Many prominent pressure groups, including War on Want and Christian Aid, remain sceptical of CSR, but Leipold said Greenpeace, which has offices in 41 countries, 2.8 million members and an annual budget of $250m (£125m), no longer held that view. ‘I basically felt corporate responsibility was a contradiction in terms but I don’t believe that any more. Why? Because it has moved up the corporate ladder and because businesses are beginning to talk the same language as us. When you are in an activist organization such as mine it is easy to believe you are the only committed people, but in moments of honest reflection I have to accept that is not the case, and that company executives don’t have the same luxury of freedom of speech.’

Leipold said that he had changed his mind partly because a number of companies had responded positively to Greenpeace campaigns. He singled out McDonald’s for its work with the pressure group to persuade large animal feed suppliers such as Cargill and ADM to suspend the purchase of soy grown in deforested areas of the Amazon. Greenpeace had expected hostility but found key individuals in McDonald’s willing to work with the organization.

‘We were also very pleasantly surprised that the grain companies became involved.
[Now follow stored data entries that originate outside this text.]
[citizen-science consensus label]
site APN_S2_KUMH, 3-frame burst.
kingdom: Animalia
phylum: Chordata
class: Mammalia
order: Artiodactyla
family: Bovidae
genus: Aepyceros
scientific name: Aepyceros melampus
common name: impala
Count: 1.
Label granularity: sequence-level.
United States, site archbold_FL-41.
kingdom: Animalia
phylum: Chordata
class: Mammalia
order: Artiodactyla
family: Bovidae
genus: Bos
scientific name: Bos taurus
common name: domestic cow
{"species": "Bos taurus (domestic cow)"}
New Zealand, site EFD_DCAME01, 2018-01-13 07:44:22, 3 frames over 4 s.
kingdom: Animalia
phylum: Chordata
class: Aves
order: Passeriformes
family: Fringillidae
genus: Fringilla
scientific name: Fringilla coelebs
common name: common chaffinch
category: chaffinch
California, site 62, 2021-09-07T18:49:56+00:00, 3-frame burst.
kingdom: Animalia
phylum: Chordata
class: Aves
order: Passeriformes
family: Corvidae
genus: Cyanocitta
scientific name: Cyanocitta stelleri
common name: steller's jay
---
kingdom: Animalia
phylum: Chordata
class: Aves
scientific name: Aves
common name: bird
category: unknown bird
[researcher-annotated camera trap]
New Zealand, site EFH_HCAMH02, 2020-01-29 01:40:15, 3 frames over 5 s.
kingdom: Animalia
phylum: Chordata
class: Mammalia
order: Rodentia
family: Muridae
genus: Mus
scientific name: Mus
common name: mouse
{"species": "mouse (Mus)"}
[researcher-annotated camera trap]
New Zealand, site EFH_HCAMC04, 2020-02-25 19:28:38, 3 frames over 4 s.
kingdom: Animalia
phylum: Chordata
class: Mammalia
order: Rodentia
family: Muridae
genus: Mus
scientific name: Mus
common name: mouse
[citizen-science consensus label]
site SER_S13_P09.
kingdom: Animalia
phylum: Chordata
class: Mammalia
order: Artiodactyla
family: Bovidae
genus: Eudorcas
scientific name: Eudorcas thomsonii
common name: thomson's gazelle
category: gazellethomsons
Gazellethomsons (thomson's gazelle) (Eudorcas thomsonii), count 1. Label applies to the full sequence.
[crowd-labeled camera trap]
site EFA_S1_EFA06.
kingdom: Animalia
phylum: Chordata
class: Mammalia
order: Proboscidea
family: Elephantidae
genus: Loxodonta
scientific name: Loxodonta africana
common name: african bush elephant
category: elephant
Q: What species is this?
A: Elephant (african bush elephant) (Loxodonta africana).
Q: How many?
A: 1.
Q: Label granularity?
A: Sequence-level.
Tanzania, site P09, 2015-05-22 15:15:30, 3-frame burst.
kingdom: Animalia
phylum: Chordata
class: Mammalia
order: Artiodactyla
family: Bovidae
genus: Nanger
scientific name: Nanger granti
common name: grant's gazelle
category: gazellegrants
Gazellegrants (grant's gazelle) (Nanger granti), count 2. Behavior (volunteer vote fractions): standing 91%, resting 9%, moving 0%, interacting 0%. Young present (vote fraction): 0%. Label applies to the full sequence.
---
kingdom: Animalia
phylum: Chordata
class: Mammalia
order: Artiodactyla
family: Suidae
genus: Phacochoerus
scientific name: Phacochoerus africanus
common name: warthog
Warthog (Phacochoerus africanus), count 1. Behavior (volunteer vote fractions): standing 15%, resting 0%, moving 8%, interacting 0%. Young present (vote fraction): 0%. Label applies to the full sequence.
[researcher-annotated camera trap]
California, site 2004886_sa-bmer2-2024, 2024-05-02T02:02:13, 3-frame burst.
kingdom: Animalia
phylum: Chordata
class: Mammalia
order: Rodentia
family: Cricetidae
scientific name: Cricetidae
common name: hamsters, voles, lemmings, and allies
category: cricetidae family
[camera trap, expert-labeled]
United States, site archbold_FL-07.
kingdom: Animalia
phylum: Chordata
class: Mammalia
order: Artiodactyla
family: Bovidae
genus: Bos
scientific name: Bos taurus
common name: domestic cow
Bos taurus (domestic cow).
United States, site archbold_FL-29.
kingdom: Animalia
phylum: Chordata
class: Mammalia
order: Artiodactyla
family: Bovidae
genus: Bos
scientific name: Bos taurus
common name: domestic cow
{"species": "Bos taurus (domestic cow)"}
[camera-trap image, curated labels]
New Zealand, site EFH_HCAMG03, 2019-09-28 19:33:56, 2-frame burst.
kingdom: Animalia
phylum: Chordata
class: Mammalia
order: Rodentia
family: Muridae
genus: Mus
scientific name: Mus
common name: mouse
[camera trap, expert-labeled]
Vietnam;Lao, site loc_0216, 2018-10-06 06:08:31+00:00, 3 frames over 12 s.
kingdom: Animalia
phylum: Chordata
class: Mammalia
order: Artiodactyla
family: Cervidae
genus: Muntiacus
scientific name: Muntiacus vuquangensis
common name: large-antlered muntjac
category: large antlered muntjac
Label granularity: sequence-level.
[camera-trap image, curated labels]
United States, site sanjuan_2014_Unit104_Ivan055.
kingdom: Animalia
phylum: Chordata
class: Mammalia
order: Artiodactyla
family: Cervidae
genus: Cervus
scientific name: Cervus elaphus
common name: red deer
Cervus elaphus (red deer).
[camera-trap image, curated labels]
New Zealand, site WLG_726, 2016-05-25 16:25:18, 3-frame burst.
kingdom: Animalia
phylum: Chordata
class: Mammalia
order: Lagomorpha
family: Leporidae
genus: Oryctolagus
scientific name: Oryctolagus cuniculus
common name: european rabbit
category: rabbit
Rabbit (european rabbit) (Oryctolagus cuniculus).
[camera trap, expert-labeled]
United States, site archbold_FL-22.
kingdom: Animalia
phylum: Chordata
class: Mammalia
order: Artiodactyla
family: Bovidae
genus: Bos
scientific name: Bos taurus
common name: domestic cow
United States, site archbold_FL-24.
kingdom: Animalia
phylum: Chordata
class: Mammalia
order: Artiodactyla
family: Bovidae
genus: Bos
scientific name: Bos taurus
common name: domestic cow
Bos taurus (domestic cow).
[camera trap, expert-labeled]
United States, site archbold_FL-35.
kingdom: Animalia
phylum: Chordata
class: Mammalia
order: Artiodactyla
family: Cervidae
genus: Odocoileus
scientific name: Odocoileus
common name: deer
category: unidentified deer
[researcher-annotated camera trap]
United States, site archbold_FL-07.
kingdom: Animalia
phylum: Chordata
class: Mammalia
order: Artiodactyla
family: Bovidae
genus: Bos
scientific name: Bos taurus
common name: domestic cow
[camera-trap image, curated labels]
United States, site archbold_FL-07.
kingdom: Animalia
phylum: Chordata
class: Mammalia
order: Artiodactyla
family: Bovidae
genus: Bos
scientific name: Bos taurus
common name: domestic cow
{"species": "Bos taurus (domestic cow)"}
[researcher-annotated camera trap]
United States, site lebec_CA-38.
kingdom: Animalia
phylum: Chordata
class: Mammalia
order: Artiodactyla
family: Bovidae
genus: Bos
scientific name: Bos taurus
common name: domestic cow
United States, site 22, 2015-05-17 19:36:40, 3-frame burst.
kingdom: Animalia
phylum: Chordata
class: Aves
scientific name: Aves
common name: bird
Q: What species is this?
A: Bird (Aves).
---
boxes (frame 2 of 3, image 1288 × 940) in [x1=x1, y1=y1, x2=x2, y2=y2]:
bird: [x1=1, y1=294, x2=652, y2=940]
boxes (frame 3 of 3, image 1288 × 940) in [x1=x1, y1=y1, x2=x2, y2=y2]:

None of the participants feel they have been defeated and there is a sense that we have all won.’

Leipold stressed that working directly with companies ‘is not a model of how every non-governmental organization should operate’, but it ‘is important they understand how the power of companies can be used to very good effect’ by working through the relevant departments.

‘On the soy issue it took a few people within the company to stick their necks out. It’s a wonderful illustration that CSR professionals can make a huge difference even if they have only limited power. McDonald’s had a set of principles that said they would not walk away from a problem which they have in part created, and they followed their principles.’

Leipold warned however that CSR practitioners should not ‘expect to be rewarded immediately or liked by all your colleagues, or acknowledged by critics of your company’.

Greenpeace would remain a ‘fiercely independent’ pressure group and would continue to decline money from corporations, he added. A confrontational approach was still valid in many circumstances because it put pressure on companies to act.